Still, as we wended our way back down the mountain, I realized my error. I had come to the mountains to be soothed, but never sat still enough to feel her touch. What did that flower look like? How did the bark of the tree feel? What was the taste of those s'mores? The pages of my journal sat unfilled, and I too, remained empty.
Days later, I realize the slow workings of nature. On Tuesday I sleep for 11 hours, in such torpor that nothing awakens me - not alarm, phone call or conscious memory of obligations made. When I finally open my eyes, I have to tell myself "morning. it's morning." But that day, I dance for nearly 3 hours, drowning in the pleasure of my muscles reawakening, nerve endings reconnecting, the floor holding my feet.

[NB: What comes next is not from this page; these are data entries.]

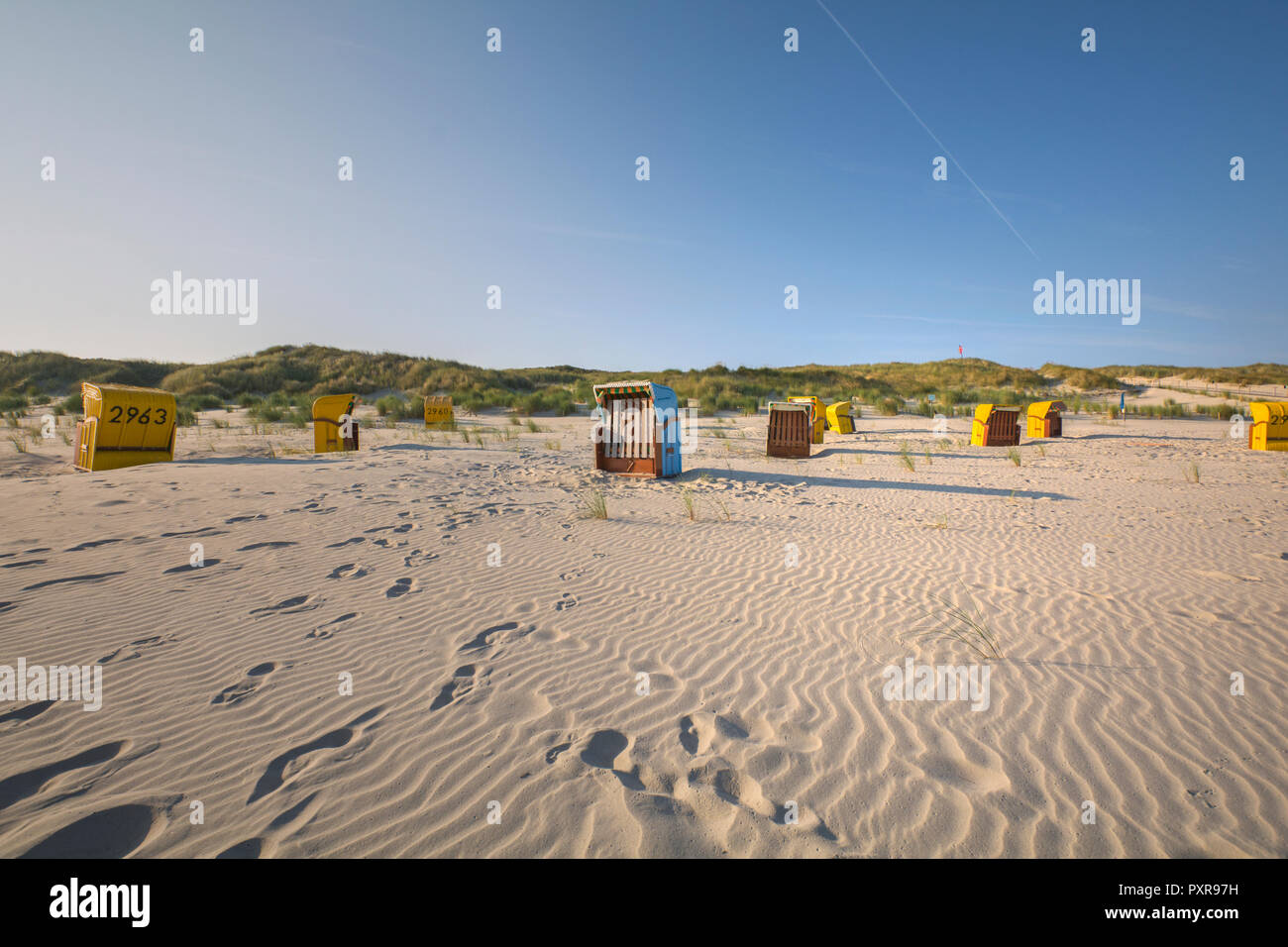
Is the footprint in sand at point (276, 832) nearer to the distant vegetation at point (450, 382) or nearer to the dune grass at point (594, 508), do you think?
the dune grass at point (594, 508)

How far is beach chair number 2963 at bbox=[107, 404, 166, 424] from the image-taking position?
30.9ft

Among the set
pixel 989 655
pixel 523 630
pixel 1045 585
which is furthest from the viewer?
pixel 1045 585

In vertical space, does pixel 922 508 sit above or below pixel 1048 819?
above

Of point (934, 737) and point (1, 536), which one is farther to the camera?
point (1, 536)

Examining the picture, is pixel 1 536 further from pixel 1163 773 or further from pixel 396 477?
pixel 1163 773

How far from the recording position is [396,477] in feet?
30.9

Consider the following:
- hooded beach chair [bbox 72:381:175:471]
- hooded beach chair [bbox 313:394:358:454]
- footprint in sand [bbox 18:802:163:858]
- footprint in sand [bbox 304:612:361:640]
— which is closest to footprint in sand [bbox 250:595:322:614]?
footprint in sand [bbox 304:612:361:640]

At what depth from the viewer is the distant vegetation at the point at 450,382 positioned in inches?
1035

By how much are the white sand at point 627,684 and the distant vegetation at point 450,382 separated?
18576 millimetres

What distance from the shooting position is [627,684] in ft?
10.5

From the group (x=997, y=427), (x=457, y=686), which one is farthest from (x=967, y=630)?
(x=997, y=427)
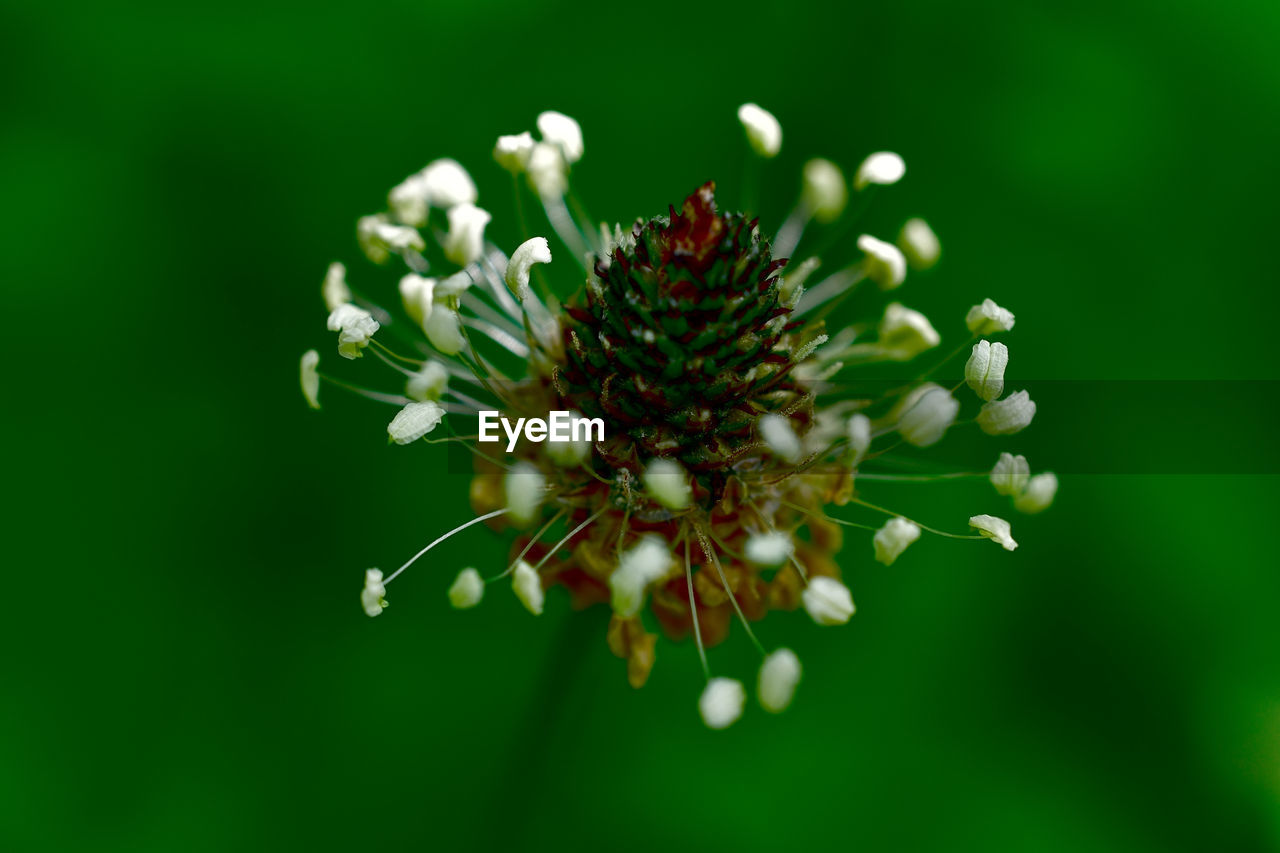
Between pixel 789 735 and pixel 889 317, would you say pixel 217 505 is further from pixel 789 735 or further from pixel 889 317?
pixel 889 317

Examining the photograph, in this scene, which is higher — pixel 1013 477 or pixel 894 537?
pixel 1013 477

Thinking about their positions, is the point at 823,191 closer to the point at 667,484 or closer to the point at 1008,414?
the point at 1008,414

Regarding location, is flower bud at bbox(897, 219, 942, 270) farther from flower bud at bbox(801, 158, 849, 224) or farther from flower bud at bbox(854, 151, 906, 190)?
flower bud at bbox(801, 158, 849, 224)

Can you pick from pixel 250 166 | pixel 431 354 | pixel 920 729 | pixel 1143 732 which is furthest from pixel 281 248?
pixel 1143 732

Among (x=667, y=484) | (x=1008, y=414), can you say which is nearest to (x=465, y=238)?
(x=667, y=484)

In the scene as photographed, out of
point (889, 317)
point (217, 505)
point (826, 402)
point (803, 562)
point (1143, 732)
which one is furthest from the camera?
point (217, 505)
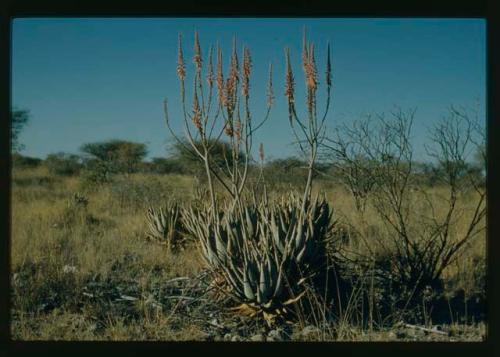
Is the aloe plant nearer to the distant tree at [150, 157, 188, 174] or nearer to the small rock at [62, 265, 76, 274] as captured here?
the small rock at [62, 265, 76, 274]

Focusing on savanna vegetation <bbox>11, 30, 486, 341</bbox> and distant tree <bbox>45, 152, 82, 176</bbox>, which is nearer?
savanna vegetation <bbox>11, 30, 486, 341</bbox>

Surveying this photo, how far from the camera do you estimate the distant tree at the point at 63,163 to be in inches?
194

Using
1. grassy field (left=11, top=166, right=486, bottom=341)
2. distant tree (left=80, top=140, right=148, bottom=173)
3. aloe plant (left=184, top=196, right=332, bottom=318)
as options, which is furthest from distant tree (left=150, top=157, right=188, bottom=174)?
aloe plant (left=184, top=196, right=332, bottom=318)

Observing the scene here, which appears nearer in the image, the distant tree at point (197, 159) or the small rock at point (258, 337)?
the small rock at point (258, 337)

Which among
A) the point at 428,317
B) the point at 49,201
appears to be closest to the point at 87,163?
the point at 49,201

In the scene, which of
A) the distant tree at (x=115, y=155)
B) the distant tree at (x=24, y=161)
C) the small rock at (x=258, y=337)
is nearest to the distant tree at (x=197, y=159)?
the distant tree at (x=115, y=155)

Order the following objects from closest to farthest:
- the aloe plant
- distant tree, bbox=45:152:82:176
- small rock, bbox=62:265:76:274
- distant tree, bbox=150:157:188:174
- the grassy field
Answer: the aloe plant
the grassy field
small rock, bbox=62:265:76:274
distant tree, bbox=45:152:82:176
distant tree, bbox=150:157:188:174

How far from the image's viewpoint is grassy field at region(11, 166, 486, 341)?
3.93m

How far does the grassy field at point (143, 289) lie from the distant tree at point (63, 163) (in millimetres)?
148

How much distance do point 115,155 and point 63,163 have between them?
0.93 meters

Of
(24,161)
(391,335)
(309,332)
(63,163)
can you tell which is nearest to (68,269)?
(24,161)

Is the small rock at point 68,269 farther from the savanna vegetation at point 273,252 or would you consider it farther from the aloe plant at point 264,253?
the aloe plant at point 264,253

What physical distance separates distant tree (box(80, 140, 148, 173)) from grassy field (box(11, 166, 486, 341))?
22.8 inches
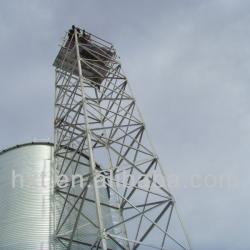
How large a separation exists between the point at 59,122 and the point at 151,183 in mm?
7798

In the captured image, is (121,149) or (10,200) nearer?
(10,200)

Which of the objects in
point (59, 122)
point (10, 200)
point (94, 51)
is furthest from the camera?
point (94, 51)

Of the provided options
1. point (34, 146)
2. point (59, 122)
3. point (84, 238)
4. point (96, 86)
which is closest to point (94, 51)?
point (96, 86)

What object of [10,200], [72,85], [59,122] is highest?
[72,85]

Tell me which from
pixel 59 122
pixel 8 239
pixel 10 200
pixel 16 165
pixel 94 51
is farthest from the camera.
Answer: pixel 94 51

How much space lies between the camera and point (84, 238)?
19.5 metres

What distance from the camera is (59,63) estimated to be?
28656 millimetres

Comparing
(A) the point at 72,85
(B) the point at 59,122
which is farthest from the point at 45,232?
(A) the point at 72,85

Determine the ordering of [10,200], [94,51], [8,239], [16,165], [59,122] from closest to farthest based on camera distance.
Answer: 1. [8,239]
2. [10,200]
3. [16,165]
4. [59,122]
5. [94,51]

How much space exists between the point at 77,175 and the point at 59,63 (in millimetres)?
10145

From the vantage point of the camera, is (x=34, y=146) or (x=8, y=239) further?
(x=34, y=146)

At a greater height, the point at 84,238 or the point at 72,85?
the point at 72,85

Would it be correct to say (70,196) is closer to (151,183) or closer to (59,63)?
(151,183)

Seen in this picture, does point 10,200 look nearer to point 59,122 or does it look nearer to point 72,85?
point 59,122
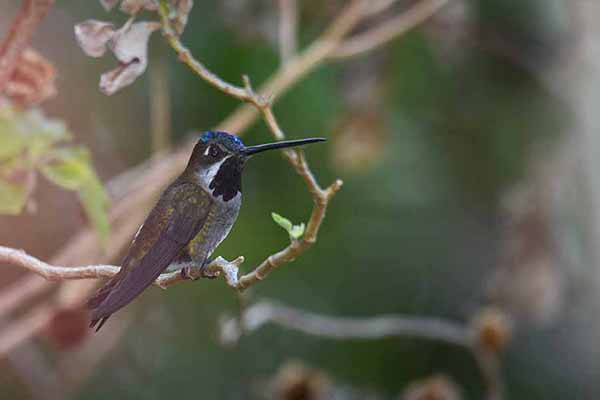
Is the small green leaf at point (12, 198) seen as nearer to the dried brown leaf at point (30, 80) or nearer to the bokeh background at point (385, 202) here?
the dried brown leaf at point (30, 80)

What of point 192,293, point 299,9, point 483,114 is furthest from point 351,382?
point 299,9

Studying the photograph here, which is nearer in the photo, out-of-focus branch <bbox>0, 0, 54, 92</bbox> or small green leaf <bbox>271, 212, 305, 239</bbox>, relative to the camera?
small green leaf <bbox>271, 212, 305, 239</bbox>

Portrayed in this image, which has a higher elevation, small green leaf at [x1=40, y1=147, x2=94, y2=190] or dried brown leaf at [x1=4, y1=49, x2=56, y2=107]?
dried brown leaf at [x1=4, y1=49, x2=56, y2=107]

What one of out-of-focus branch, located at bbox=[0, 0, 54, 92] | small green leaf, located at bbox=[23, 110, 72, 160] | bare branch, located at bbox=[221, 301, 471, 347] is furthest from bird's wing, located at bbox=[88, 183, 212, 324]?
bare branch, located at bbox=[221, 301, 471, 347]

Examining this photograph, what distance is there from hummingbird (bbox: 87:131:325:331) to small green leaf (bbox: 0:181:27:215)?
38cm

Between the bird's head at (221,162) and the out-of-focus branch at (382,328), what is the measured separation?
82 centimetres

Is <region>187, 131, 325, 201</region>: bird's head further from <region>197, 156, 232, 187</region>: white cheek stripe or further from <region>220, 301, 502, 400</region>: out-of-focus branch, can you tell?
<region>220, 301, 502, 400</region>: out-of-focus branch

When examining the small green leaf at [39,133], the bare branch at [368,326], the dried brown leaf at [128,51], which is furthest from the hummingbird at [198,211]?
the bare branch at [368,326]

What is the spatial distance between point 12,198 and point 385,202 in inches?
A: 80.1

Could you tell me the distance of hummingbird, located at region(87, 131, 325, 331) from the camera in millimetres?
685

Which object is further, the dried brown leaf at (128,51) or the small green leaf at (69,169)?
the small green leaf at (69,169)

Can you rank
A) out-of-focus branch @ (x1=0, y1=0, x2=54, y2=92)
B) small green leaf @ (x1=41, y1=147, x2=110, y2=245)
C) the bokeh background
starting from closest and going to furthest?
out-of-focus branch @ (x1=0, y1=0, x2=54, y2=92) → small green leaf @ (x1=41, y1=147, x2=110, y2=245) → the bokeh background

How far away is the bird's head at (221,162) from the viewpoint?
0.70m

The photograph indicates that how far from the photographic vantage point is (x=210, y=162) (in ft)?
2.37
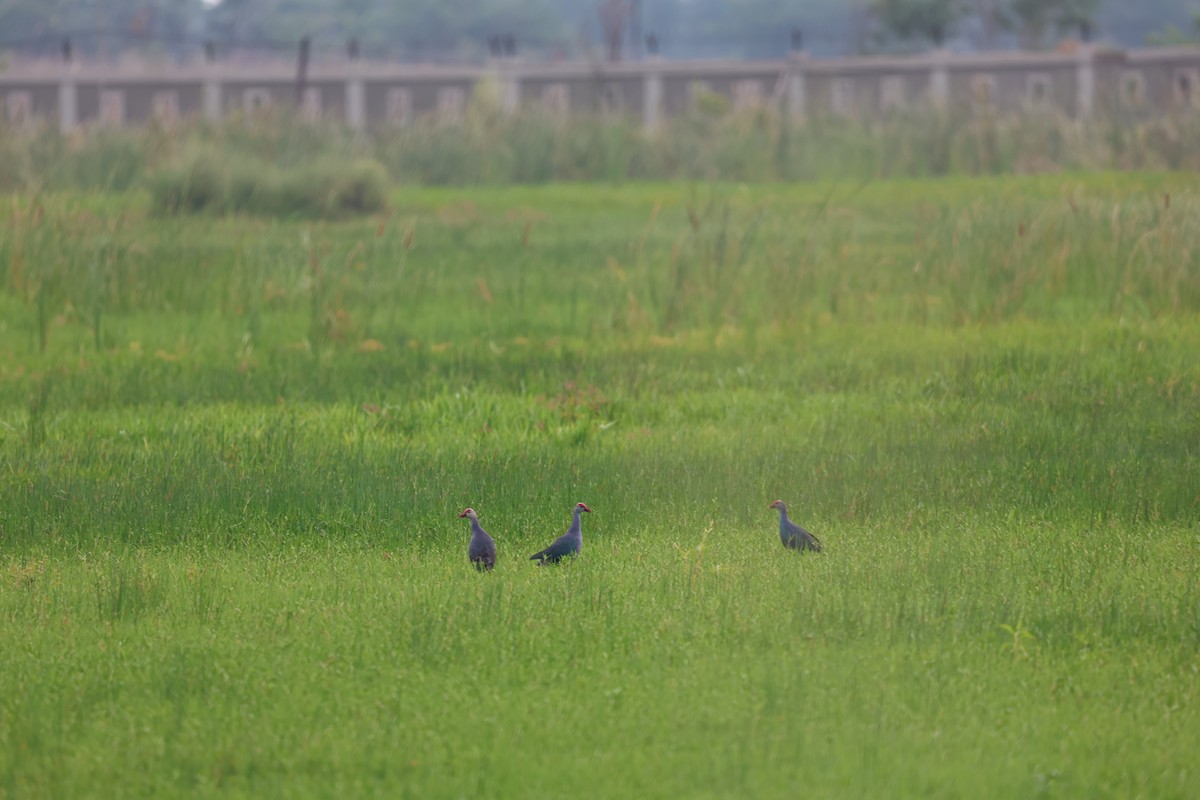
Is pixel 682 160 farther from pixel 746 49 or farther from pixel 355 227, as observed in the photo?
pixel 746 49

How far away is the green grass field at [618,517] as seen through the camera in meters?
4.39

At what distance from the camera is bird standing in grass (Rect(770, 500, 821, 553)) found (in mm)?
6117

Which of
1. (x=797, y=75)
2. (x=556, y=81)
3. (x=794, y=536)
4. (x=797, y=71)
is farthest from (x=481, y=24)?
(x=794, y=536)

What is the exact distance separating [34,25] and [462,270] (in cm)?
6408

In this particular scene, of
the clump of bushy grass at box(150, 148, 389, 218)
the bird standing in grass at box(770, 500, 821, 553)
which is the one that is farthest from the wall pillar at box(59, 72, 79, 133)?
the bird standing in grass at box(770, 500, 821, 553)

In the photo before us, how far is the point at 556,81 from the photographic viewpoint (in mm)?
48500

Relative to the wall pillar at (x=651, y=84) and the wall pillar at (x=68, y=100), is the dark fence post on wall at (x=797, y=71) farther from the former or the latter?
the wall pillar at (x=68, y=100)

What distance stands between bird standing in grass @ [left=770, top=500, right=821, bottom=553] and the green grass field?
3.7 inches

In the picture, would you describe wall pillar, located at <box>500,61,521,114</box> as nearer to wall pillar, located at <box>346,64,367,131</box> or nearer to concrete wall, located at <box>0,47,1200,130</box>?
concrete wall, located at <box>0,47,1200,130</box>

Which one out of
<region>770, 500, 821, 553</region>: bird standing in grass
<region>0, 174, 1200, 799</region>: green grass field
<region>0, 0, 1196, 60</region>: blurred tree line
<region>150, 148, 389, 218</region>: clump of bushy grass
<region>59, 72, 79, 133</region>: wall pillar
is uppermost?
<region>0, 0, 1196, 60</region>: blurred tree line

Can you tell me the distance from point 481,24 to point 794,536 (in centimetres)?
7502

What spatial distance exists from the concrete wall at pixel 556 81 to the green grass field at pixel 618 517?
31.6 meters

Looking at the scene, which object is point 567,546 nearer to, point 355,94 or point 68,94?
point 355,94

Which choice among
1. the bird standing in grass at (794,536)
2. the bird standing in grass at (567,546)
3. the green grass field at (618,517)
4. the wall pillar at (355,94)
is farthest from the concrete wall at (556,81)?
the bird standing in grass at (567,546)
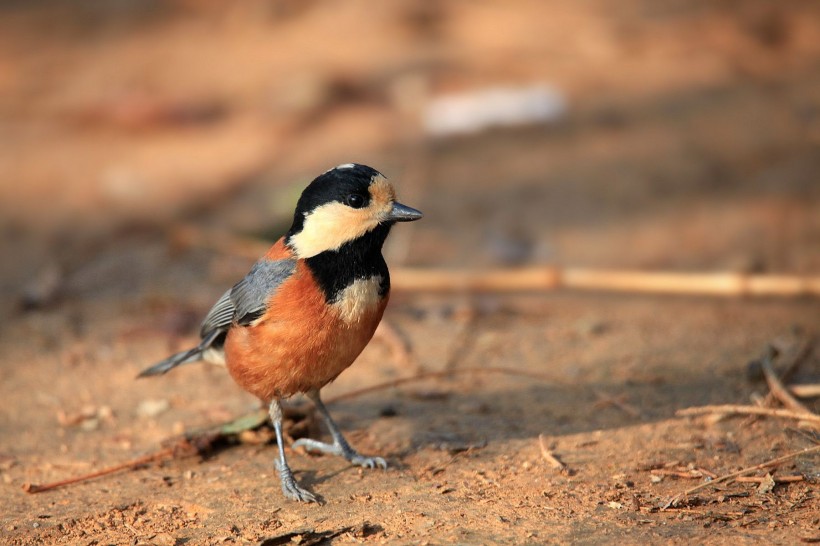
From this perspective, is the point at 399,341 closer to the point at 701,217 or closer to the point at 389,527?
the point at 389,527

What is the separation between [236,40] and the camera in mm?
11281

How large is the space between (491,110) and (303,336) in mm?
5666

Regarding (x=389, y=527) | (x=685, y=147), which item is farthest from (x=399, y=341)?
(x=685, y=147)

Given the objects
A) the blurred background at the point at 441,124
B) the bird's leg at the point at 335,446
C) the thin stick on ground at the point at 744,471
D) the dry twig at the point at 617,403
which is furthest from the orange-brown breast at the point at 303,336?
the blurred background at the point at 441,124

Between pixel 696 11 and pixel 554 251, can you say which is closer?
pixel 554 251

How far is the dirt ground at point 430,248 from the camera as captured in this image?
4223 millimetres

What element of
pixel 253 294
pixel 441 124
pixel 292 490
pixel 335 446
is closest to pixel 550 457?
pixel 335 446

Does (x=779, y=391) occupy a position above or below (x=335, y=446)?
above

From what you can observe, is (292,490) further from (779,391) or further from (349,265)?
(779,391)

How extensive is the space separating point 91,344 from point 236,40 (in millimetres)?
5802

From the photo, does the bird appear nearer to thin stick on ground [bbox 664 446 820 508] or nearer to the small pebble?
the small pebble

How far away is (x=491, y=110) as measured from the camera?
31.3ft

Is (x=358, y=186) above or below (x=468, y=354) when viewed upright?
above

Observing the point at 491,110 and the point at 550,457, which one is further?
the point at 491,110
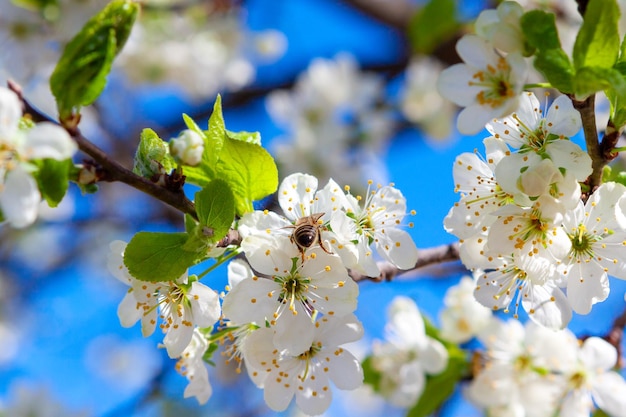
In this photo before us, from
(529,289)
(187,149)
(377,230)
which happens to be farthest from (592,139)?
(187,149)

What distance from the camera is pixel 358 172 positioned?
332 centimetres

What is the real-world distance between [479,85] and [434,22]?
2277 millimetres

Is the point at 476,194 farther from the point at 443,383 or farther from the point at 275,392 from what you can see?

While the weather changes moods - one moment clear sunshine and warmth, the next a steady pour of rain, and the next a clarity of stars in an undisturbed sky - I sit here sipping my noodle soup, warding away the encroaching chill, feeling very still. This is time, in life. We give it carelessly, we give it happily, we give it grudgingly. How rare to be able to just sit, absorbing the time. Sorting my thoughts. Tasting the broth.